====== EXERCISE PASSAGE ======

Except none of that is true.
The 2021 Mayorkas guidance never actually prohibited enforcement near schools. Contrary to DPS’s narrative, Biden’s policy permitted ICE operations in protected areas with “exigent circumstances” or “prior approval from their Agency’s headquarters.” It listed ready-made justifications and clarified that the guidance created zero “enforceable rights” under the law.
Little has substantively changed under Trump, though. Schools are still considered protected areas, but instead of forcing field directors to beg distant bureaucrats for permission, local ICE supervisors are finally trusted to apply “discretion and common sense” to case-by-case decisions.
Cutting this red tape matters tremendously. While Biden’s policy permitted enforcement with exigent circumstances or high-level approvals, Fabbricatore recalls how “nearly impossible” it was to get signoffs. “I had numerous cases denied because they were ‘too close’ to a protected area,” he lamented, describing severe impacts and frequent clashes with a risk-averse ICE headquarters.
Biden-era restrictions rendered entire neighborhoods off-limits, obstructing ICE from operating anywhere within “linear sight” of schools, parks, churches, medical facilities and daycares. Agents often couldn’t conduct rolling surveillance near sensitive locations — making it nearly impossible to monitor and tail dangerous targets without losing them when they entered these areas.

======

**TASK DETAILS**
From the passage on ICE enforcement near schools, copy word for word the part that begins with the words containing "Cutting this red" and ends with "entered these areas.".

====== RECORD SET ======

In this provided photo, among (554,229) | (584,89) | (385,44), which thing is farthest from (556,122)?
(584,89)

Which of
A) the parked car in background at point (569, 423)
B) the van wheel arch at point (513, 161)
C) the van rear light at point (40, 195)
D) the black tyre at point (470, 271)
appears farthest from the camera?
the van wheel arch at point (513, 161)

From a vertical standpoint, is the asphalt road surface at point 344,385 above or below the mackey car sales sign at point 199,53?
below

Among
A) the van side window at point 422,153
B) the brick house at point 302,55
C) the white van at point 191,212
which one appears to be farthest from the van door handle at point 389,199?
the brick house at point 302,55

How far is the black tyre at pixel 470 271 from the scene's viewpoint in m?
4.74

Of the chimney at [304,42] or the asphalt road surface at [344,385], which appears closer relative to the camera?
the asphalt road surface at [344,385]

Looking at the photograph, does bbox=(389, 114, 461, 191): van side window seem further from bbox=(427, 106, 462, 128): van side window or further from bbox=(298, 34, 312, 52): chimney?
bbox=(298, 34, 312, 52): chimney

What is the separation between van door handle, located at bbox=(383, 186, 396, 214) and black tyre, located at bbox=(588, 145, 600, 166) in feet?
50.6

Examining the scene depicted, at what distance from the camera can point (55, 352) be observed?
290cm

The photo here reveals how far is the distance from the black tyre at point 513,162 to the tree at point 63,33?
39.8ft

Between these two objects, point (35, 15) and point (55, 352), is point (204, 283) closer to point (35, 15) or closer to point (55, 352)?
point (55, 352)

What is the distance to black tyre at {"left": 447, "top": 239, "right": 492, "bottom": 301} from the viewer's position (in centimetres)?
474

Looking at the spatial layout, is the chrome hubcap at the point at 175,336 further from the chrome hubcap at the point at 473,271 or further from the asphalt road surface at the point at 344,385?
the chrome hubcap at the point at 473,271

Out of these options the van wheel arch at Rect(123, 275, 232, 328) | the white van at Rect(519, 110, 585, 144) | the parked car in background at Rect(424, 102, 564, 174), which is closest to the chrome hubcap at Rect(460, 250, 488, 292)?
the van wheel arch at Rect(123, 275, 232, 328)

======

**YOUR RESPONSE**
Cutting this red tape matters tremendously. While Biden’s policy permitted enforcement with exigent circumstances or high-level approvals, Fabbricatore recalls how “nearly impossible” it was to get signoffs. “I had numerous cases denied because they were ‘too close’ to a protected area,” he lamented, describing severe impacts and frequent clashes with a risk-averse ICE headquarters.
Biden-era restrictions rendered entire neighborhoods off-limits, obstructing ICE from operating anywhere within “linear sight” of schools, parks, churches, medical facilities and daycares. Agents often couldn’t conduct rolling surveillance near sensitive locations — making it nearly impossible to monitor and tail dangerous targets without losing them when they entered these areas.